• **Problem requirements**:
Swap every occurrence of "camera" in the lines below for "observer", leaving all other text unchanged.

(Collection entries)
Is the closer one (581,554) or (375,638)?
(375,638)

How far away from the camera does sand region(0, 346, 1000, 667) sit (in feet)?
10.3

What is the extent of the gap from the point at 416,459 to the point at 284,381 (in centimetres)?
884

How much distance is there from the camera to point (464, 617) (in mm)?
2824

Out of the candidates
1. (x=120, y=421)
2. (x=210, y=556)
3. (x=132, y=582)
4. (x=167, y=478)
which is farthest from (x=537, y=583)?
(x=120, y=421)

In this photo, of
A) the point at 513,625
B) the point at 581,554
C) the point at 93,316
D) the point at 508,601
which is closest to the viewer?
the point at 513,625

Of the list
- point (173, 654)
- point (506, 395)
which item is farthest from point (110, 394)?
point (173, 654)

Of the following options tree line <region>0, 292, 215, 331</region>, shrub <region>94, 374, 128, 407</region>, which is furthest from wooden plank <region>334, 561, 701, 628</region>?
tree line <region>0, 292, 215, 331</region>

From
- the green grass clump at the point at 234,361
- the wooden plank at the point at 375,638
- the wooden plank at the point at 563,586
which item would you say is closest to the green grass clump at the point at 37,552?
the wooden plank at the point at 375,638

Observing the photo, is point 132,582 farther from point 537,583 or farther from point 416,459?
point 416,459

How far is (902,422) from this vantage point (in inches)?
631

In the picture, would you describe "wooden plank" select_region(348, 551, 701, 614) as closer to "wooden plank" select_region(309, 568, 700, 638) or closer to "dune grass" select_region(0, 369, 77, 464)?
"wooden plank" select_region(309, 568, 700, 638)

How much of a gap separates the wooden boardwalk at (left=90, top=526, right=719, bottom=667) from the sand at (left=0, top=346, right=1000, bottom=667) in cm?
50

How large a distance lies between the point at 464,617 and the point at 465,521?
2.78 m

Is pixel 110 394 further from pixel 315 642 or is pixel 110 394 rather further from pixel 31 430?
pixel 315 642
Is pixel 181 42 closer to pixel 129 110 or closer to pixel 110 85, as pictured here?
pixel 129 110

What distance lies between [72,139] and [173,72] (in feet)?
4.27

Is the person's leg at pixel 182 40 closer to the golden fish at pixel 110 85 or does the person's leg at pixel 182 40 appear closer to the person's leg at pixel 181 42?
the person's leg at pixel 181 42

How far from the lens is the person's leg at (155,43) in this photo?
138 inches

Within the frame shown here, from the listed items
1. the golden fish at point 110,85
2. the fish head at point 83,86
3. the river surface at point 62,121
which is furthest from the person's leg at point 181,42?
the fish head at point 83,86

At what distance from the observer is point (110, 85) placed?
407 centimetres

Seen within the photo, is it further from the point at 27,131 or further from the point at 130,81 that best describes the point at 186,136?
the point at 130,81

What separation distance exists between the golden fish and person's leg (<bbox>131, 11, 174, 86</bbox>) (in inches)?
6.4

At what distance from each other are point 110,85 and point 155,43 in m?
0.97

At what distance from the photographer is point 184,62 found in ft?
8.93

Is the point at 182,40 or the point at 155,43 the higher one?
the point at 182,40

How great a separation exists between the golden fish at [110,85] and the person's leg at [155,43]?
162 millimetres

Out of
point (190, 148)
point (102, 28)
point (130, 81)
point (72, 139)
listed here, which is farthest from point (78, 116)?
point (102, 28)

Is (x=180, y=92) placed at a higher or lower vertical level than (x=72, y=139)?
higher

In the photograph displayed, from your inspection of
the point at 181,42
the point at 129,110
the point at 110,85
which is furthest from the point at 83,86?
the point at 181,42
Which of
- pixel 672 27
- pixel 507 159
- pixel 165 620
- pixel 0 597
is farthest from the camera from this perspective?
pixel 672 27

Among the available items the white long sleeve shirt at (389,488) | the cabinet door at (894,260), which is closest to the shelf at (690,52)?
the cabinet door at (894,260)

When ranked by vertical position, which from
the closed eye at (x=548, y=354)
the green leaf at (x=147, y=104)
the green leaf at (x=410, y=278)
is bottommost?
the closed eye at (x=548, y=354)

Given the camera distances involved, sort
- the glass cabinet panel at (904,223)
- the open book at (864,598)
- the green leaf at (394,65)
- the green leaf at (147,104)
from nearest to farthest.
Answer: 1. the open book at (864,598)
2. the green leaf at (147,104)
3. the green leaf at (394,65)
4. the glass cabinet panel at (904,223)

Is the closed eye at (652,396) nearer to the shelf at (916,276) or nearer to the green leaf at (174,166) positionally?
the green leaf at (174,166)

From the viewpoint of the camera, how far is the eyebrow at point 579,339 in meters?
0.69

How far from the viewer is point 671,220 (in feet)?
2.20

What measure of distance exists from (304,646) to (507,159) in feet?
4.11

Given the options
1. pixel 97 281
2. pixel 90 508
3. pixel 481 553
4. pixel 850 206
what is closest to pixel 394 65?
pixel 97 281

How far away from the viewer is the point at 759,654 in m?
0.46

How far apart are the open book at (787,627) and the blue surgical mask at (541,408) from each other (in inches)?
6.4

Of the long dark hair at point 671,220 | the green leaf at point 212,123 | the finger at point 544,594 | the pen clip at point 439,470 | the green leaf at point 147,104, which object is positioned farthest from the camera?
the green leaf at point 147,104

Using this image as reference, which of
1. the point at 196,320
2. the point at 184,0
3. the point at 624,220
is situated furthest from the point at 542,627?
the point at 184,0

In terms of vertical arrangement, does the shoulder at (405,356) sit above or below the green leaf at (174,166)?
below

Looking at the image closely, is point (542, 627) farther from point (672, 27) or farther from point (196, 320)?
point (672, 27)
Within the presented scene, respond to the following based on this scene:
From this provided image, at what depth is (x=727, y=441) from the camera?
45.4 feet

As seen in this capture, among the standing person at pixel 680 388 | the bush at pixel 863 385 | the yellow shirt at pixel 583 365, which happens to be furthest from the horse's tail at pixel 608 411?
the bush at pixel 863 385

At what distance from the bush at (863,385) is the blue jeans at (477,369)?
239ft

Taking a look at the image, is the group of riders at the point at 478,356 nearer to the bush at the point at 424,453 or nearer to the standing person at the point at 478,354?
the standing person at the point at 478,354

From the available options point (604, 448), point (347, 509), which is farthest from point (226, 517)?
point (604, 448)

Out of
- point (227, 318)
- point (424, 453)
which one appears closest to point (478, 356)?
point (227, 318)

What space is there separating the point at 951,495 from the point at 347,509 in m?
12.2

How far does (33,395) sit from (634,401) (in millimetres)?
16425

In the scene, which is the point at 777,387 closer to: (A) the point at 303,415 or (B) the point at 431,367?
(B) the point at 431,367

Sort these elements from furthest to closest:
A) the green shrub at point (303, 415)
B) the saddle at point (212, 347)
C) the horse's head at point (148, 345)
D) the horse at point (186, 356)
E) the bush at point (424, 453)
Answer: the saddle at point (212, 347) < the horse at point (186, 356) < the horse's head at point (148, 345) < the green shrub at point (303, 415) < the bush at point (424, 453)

• **Solution to this exercise**:
Is the closer one (581,554) or (375,638)?
(375,638)

How far away from the observer does sand region(0, 346, 1000, 667) sit (in feet)?
10.3

What is the extent of the gap from the point at 416,459 to the point at 284,381 (in centimetres)?
884

How much distance is there from the observer to point (464, 617) (in mm)?
2824

Out of the candidates
1. (x=120, y=421)
2. (x=210, y=556)
3. (x=132, y=582)
4. (x=167, y=478)
which is farthest from (x=537, y=583)?
(x=120, y=421)

In this photo, of
A) the point at 513,625
B) the point at 581,554
C) the point at 93,316
D) the point at 508,601
which is closest to the viewer?
the point at 513,625

Of the list
- point (173, 654)
- point (506, 395)
which item is farthest from point (110, 394)?
point (173, 654)

Of the following options tree line <region>0, 292, 215, 331</region>, shrub <region>94, 374, 128, 407</region>, which is furthest from wooden plank <region>334, 561, 701, 628</region>?
tree line <region>0, 292, 215, 331</region>

From
- the green grass clump at the point at 234,361
- the wooden plank at the point at 375,638
- the wooden plank at the point at 563,586
which item would you say is closest to the green grass clump at the point at 37,552?
the wooden plank at the point at 375,638

Observing the photo, is point 132,582 farther from point 537,583 or farther from point 416,459?
point 416,459

How far is (902,422) from this vantage point (in inches)?
631

In the picture, would you describe "wooden plank" select_region(348, 551, 701, 614) as closer to "wooden plank" select_region(309, 568, 700, 638) or closer to "dune grass" select_region(0, 369, 77, 464)?
"wooden plank" select_region(309, 568, 700, 638)

How much of a gap separates the wooden boardwalk at (left=90, top=526, right=719, bottom=667) from the sand at (left=0, top=346, right=1000, bottom=667) in cm?
50

How large a distance lies between the point at 464,617 and the point at 465,521?
2.78 m

Is pixel 110 394 further from pixel 315 642 or is pixel 110 394 rather further from pixel 31 430?
pixel 315 642
Is pixel 181 42 closer to pixel 129 110 or closer to pixel 110 85, as pictured here?
pixel 129 110

What distance lies between [72,139] and [173,72] (in feet)?
4.27

Is the person's leg at pixel 182 40 closer to the golden fish at pixel 110 85 or does the person's leg at pixel 182 40 appear closer to the person's leg at pixel 181 42?
the person's leg at pixel 181 42

How far from the lens is the person's leg at (155,43) in this photo?
138 inches

Within the frame shown here, from the listed items
1. the golden fish at point 110,85
2. the fish head at point 83,86
3. the river surface at point 62,121
which is furthest from the person's leg at point 181,42?
the fish head at point 83,86

At what distance from the observer is point (110, 85) placed?
407 centimetres

Seen within the photo, is it further from the point at 27,131 or further from the point at 130,81 that best describes the point at 186,136?
the point at 130,81

What separation distance exists between the golden fish and person's leg (<bbox>131, 11, 174, 86</bbox>) (in inches)?
6.4

At what distance from each other are point 110,85 and point 155,43 in m?
0.97

At what distance from the photographer is point 184,62 found in ft?
8.93

Is the point at 182,40 or the point at 155,43 the higher one?
the point at 182,40

How great a separation exists between the golden fish at [110,85] and the person's leg at [155,43]?
162 millimetres

Out of
point (190, 148)
point (102, 28)
point (130, 81)
point (72, 139)
listed here, which is farthest from point (78, 116)?
point (102, 28)

Is (x=180, y=92) placed at a higher or lower vertical level than (x=72, y=139)?
higher

In the photograph displayed, from your inspection of
the point at 181,42
the point at 129,110
the point at 110,85
which is furthest from the point at 83,86?
the point at 181,42
Which of
- pixel 672 27
- pixel 507 159
- pixel 165 620
- pixel 0 597
is farthest from the observer from this perspective?
pixel 672 27

Among the available items the white long sleeve shirt at (389,488) | the cabinet door at (894,260), which is closest to the shelf at (690,52)?
the cabinet door at (894,260)

When ranked by vertical position, which from
the closed eye at (x=548, y=354)
the green leaf at (x=147, y=104)
the green leaf at (x=410, y=278)
is bottommost?
the closed eye at (x=548, y=354)

Given the observer distances involved, sort
- the glass cabinet panel at (904,223)
- the open book at (864,598)
- the green leaf at (394,65)
- the green leaf at (147,104)
from nearest to farthest.
Answer: 1. the open book at (864,598)
2. the green leaf at (147,104)
3. the green leaf at (394,65)
4. the glass cabinet panel at (904,223)

Is the closed eye at (652,396) nearer to the shelf at (916,276) or nearer to the green leaf at (174,166) positionally?
the green leaf at (174,166)

From the viewpoint of the observer, how far is the eyebrow at point 579,339 in meters?
0.69

How far from the viewer is point 671,220 (in feet)?
2.20

What measure of distance exists from (304,646) to (507,159) in feet?
4.11

Given the options
1. pixel 97 281
2. pixel 90 508
3. pixel 481 553
4. pixel 850 206
what is closest to pixel 394 65?
pixel 97 281

How far away from the viewer is the point at 759,654 in m?
0.46

How far apart are the open book at (787,627) and the blue surgical mask at (541,408) from each other (in inches)?
6.4

Of the long dark hair at point 671,220 | the green leaf at point 212,123 | the finger at point 544,594 | the pen clip at point 439,470 | the green leaf at point 147,104, which object is positioned farthest from the observer?
the green leaf at point 147,104

Using this image as reference, which of
1. the point at 196,320
2. the point at 184,0
3. the point at 624,220
is situated furthest from the point at 542,627?
the point at 184,0

In terms of vertical arrangement, does the shoulder at (405,356) sit above or below the green leaf at (174,166)?
below

Looking at the image closely, is point (542, 627) farther from point (672, 27) or farther from point (196, 320)?
point (672, 27)
Within the presented scene, respond to the following based on this scene:
From this provided image, at what depth is (x=727, y=441) from the observer?
45.4 feet

As seen in this capture, among the standing person at pixel 680 388 | the bush at pixel 863 385 | the yellow shirt at pixel 583 365, which happens to be furthest from the horse's tail at pixel 608 411?
the bush at pixel 863 385

At what distance from the bush at (863,385) is the blue jeans at (477,369)?
239ft

Taking a look at the image, is the group of riders at the point at 478,356 nearer to the bush at the point at 424,453 or nearer to the standing person at the point at 478,354?
the standing person at the point at 478,354

From the available options point (604, 448), point (347, 509), which is farthest from point (226, 517)?
point (604, 448)

Out of
- point (227, 318)
- point (424, 453)
which one appears closest to point (478, 356)?
point (227, 318)

What space is there separating the point at 951,495 from the point at 347,509 in m?
12.2

How far does (33,395) sit from (634,401) (in millimetres)?
16425

In the scene, which is the point at 777,387 closer to: (A) the point at 303,415 or (B) the point at 431,367?
(B) the point at 431,367

Sort these elements from furthest to closest:
A) the green shrub at point (303, 415)
B) the saddle at point (212, 347)
C) the horse's head at point (148, 345)
D) the horse at point (186, 356)
E) the bush at point (424, 453)
Answer: the saddle at point (212, 347) < the horse at point (186, 356) < the horse's head at point (148, 345) < the green shrub at point (303, 415) < the bush at point (424, 453)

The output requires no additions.